* _EXERCISE TASK A_: In the thread on extracting data from a function chain without arrays, what does the console.log line in the first answer print?

[BEGIN TEXT]

Extracting data from a function chain without arrays

Question

This is an advanced topic of

How to store data of a functional chain of Monoidal List?

I am pretty sure we can somehow extract data from a function chain wit

Answer 1

I've gone through the various questions you have but I'm still not sure I entirely understand what you're looking for. On the off chance you're simply looking to represent a linked list, here is a "dumb" representation that does not use clever tricks like overloaded arguments or default parameter values:

const List = (() => {
  const nil = Symbol()

  // ADT
  const Nil = nil
  const Cons = x => xs => ({ x, xs })
  const match = ({ Nil, Cons }) => l => l === nil ? Nil : Cons(l.x)(l.xs)

  // Functor
  const map = f => match({
    Nil,
    Cons: x => xs => Cons(f(x))(map(f)(xs))
  })

  // Foldable
  const foldr = f => z => match({
    Nil: z,
    Cons: x => xs => f(x)(foldr(f)(z)(xs)) // danger of stack overflow!
                                           // https://wiki.haskell.org/Foldr_Foldl_Foldl%27
  })

  return { Nil, Cons, match, map, foldr }
})()

const { Nil, Cons, match, map, foldr } = List
const toArray = foldr(x => xs => [x, ...xs])([])

const l = Cons(1)(Cons(2)(Cons(3)(Nil)))

const l2 = map(x => x * 2)(l)
const l3 = map(x => x * 3)(l2)

const a = toArray(l3)
console.log(a) // => [6, 12, 18]

Answer 2

Work in progress

Thanks to the stunning contribution by @user3297291 , I somehow could refactor the code to fit my specification, but not working because I am lost the concept during the implementation :(

The point is whole thing must be curried, and no object.method is involved.

Can anyone "debug" please :)

The initial value is set to the first element, in this example as 1

I think this is almost done.

const isFunction = f => (typeof f === 'function');

const Empty = Symbol();

const L = (x = Empty) => (y = Empty) => z => isFunction(z)

[END TEXT]
[BEGIN WORKING DATA]

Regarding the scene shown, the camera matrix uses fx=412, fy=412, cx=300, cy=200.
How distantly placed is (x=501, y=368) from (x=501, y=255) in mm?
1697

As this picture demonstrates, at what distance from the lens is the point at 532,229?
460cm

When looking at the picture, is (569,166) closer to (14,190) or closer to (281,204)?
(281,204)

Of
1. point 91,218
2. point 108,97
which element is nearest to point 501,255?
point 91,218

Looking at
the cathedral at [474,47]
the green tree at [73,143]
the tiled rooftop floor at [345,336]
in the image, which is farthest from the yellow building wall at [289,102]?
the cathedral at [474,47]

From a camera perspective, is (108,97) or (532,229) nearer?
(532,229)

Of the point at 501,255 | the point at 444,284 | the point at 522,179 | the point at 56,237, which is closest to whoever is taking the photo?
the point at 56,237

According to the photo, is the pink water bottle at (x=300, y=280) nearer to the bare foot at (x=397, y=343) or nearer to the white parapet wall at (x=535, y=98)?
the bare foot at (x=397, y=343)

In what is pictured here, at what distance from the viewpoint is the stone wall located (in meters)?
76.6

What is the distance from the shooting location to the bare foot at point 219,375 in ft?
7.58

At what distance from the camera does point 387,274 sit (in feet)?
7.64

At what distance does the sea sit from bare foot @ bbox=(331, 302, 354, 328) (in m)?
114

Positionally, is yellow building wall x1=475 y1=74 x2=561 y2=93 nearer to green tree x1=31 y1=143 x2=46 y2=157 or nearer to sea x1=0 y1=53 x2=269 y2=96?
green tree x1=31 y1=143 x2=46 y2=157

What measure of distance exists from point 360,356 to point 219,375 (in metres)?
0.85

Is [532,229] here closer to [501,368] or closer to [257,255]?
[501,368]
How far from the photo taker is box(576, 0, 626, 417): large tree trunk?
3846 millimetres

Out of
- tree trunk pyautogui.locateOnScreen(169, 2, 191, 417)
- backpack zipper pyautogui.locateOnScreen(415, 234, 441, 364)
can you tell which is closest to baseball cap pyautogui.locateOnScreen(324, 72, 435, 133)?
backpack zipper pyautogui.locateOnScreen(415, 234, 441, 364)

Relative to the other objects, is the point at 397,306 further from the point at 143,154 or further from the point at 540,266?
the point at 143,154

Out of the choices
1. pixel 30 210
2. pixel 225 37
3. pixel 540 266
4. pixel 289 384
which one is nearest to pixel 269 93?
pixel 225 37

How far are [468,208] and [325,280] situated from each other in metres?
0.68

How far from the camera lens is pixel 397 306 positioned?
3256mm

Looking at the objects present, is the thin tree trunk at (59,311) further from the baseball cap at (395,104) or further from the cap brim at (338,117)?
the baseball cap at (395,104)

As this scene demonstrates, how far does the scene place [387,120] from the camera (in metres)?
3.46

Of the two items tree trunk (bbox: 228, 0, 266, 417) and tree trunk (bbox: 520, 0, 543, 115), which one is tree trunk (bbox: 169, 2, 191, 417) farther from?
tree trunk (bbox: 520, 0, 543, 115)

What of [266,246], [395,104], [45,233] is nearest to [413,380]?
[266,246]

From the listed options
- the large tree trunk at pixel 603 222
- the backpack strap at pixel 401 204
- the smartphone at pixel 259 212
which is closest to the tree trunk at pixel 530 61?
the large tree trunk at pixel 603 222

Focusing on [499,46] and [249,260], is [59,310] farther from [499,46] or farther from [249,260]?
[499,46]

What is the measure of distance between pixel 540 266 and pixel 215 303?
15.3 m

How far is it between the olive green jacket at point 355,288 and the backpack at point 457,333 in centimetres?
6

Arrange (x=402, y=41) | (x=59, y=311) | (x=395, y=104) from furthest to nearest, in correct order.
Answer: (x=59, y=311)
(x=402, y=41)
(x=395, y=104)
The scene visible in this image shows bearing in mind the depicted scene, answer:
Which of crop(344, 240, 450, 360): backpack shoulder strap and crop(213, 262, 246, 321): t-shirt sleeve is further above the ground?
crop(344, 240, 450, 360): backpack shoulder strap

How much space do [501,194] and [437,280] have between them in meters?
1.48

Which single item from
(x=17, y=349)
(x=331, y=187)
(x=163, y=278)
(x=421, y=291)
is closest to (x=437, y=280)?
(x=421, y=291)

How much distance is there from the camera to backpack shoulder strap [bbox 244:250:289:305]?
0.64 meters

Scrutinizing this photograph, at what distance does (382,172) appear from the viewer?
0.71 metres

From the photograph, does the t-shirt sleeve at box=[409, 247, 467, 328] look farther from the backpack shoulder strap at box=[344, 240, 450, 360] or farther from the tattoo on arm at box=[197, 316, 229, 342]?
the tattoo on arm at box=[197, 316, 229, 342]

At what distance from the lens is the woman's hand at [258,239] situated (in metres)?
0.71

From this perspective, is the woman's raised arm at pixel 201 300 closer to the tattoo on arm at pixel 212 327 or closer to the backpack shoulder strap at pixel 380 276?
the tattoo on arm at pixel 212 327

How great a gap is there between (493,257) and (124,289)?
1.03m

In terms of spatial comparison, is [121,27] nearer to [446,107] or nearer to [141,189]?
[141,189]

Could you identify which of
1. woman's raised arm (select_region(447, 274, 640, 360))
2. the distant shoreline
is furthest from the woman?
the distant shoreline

[END WORKING DATA]

* _EXERCISE TASK B_: In the entries, rewrite the lines from the one containing "How much distance" through the last entry, replacing "backpack shoulder strap" with "rucksack shoulder strap" and leaving everything else as it is.

* _EXPECTED ANSWER A_: [6, 12, 18]

* _EXPECTED ANSWER B_:
How much distance is there from the camera to rucksack shoulder strap [bbox 244:250:289:305]?
0.64 meters

Scrutinizing this photograph, at what distance does (382,172) appear from the viewer?
0.71 metres

From the photograph, does the t-shirt sleeve at box=[409, 247, 467, 328] look farther from the rucksack shoulder strap at box=[344, 240, 450, 360] or farther from the tattoo on arm at box=[197, 316, 229, 342]?
the tattoo on arm at box=[197, 316, 229, 342]

At what distance from the lens is the woman's hand at [258,239] situated (in metres)?
0.71

From this perspective, is the woman's raised arm at pixel 201 300 closer to the tattoo on arm at pixel 212 327 or closer to the rucksack shoulder strap at pixel 380 276?
the tattoo on arm at pixel 212 327

How great a gap is there between (493,257) and (124,289)?
1.03m

In terms of spatial comparison, is [121,27] nearer to [446,107] or nearer to [141,189]?
[141,189]

Could you identify which of
1. woman's raised arm (select_region(447, 274, 640, 360))
2. the distant shoreline
is furthest from the woman?
the distant shoreline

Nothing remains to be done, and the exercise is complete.